The last suggestion by Gravesen is pretty nifty, and I think it's a candidate for the next Graphics Gems. I hacked out the following quick implementation, using the .h and libraries definitions from Graphics Gems I (If you haven't got that book then you have no business mucking with with this stuff :-)) The function "bezsplit" is lifted shamelessly from Schneider's Bezier curve-fitter.

/************************ split a cubic bezier in two ***********************/
static void bezsplit(V, Left, Right)
    point    *V;                          /* Control pts      */
    point    *Left;                       /* RETURN left half ctl pts */
    point    *Right;                      /* RETURN right half ctl pts  */
    int   i, j;                               /* Index variables  */
    point   Vtemp[4][4];                      /* Triangle Matrix */
    /* Copy control points  */
    for (j =0; j <= 3; j++) 
      Vtemp[0][j] = V[j];

    /* Triangle computation */
    for (i = 1; i <= 3; i++) {  
    for (j =0 ; j <= 3 - i; j++) {
        Vtemp[i][j].x =
            0.5 * Vtemp[i-1][j].x + 0.5 * Vtemp[i-1][j+1].x;
        Vtemp[i][j].y =
            0.5 * Vtemp[i-1][j].y + 0.5 * Vtemp[i-1][j+1].y;
    }                                       /* end for i */
    }                                       /* end for j */
    for (j = 0; j <= 3; j++) 
        Left[j]  = Vtemp[j][0];
    for (j = 0; j <= 3; j++) 
        Right[j] = Vtemp[3-j][j]; 
}                                           /* end splitbez */

/********************** add polyline length if close enuf *******************/

static void addifclose(V,length, error) 
                      point  *V; 
                      double  *length; 
                      double error;

  point left[4], right[4];                  /* bez poly splits */
  double len = 0.0;                         /* arc length */
  double chord;                             /* chord length */

  int index;                                /* misc counter */
  for (index = 0; index <= 2; index++)
    len = len + V2DistanceBetween2Points(&V[index],&V[index+1]);

  chord = V2DistanceBetween2Points(&V[0],&V[3]);

  if((len-chord) > error)
    bezsplit(V,left,right);                 /* split in two */
    addifclose(left, length, error);        /* try left side */
    addifclose(right, length, error);       /* try right side */
  *length = *length + len;

}                                                     /* end addifclose */

/************************* arc length of a 2d bezier ************************/

double arclen(V, error) point  *V; double error;
  double length;                                    /* length of curve */
  addifclose(V, &length, error);                    /* kick off recursion */
  return(length);                                   /* that's it! */
}                                                   /* end arclen */

The same code can be used for a quick Bezier plot routine by replacing "addifclose" with a "drawifclose" that draws the polygon instead of adding the length to the arc length.

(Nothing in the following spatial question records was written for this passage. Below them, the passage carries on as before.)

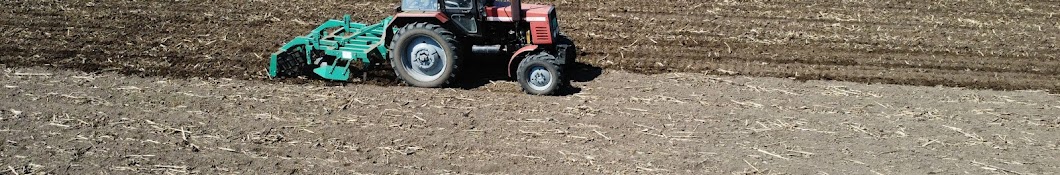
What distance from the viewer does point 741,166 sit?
28.0 ft

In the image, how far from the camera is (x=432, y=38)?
10555 millimetres

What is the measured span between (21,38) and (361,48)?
5.29m

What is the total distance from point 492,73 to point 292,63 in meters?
2.28

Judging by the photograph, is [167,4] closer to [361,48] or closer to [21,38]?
[21,38]

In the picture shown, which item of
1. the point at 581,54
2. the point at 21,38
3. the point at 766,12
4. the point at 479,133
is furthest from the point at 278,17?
the point at 766,12

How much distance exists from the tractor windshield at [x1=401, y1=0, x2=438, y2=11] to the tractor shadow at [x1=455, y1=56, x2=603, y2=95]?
0.73 meters

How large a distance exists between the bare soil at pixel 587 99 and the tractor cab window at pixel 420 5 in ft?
2.97

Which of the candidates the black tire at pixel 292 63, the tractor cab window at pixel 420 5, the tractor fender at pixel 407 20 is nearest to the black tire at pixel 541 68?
the tractor fender at pixel 407 20

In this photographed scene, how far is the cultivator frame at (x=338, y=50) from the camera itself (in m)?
11.0

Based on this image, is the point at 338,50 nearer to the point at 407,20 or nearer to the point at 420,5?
the point at 407,20

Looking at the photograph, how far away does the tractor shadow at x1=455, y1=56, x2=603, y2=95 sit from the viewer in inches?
432

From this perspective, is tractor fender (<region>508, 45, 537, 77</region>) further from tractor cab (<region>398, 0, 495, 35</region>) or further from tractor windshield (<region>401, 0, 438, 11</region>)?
tractor windshield (<region>401, 0, 438, 11</region>)

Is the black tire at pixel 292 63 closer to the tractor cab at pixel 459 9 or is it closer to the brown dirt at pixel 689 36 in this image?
the brown dirt at pixel 689 36

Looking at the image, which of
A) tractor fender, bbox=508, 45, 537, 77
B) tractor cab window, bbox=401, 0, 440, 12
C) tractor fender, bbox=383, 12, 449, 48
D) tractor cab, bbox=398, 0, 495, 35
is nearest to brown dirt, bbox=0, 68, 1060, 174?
tractor fender, bbox=508, 45, 537, 77
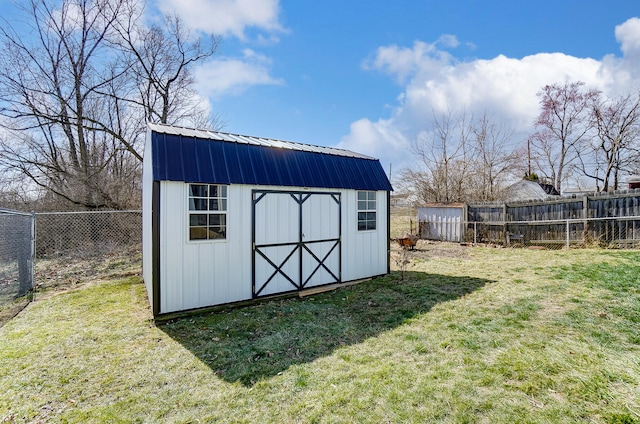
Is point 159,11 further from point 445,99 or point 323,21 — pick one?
point 445,99

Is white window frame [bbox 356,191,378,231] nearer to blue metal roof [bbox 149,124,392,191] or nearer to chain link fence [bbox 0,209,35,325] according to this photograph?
blue metal roof [bbox 149,124,392,191]

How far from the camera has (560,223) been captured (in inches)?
406

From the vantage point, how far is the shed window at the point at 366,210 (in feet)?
23.9

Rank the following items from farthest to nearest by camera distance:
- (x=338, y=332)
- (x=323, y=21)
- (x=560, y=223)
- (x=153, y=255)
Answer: (x=560, y=223), (x=323, y=21), (x=153, y=255), (x=338, y=332)

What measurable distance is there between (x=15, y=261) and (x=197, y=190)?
453 centimetres

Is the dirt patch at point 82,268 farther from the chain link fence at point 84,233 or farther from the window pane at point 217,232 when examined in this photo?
the window pane at point 217,232

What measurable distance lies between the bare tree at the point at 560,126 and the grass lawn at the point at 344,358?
19197 millimetres

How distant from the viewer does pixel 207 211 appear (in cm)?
516

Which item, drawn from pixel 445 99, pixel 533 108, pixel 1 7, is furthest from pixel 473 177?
pixel 1 7

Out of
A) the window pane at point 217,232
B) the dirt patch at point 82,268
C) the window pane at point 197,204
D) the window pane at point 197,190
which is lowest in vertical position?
the dirt patch at point 82,268

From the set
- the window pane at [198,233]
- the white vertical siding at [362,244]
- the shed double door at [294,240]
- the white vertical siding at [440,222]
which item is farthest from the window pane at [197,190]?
the white vertical siding at [440,222]

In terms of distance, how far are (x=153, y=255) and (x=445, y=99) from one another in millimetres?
17588

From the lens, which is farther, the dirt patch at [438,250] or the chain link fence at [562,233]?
the dirt patch at [438,250]

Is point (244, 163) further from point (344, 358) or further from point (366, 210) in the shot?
point (344, 358)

The value of "error" can be based on your screen parameters. My thanks to Jens for replying, and I hope his method at least gets into some FAQ because it deserves to be better known. Again, my code is a quick hack and *seems* to work; if it sends your process into hyperspace please email me the corrections so I can fix my version :-)

There were a couple of other responses. Several suggested plotting the curve as a polyline and adding up the lengths, which is what I was doing and which is *slow* compared to the Gravesen method. A couple of people also recommended the book "Curves and Surfaces for Computer Aided Geometric Design" by Gerald Farin. I have one on order and will post a review when I get it. The recommendations have been such that it, too, seems a candidate for a FAQ.

Brian Guenter noted that he had
... published a fast numerical algorithm for computing the arc length of space curves. It appeared in IEEE Computer Graphics and Applications in 1990. I really should be able to give you a better reference than this but I've just moved to Seattle and I don't have all my papers with me. The algorithm is simple and fast and does just what you want it to.

I was unable to track this down, but it should be mentioned.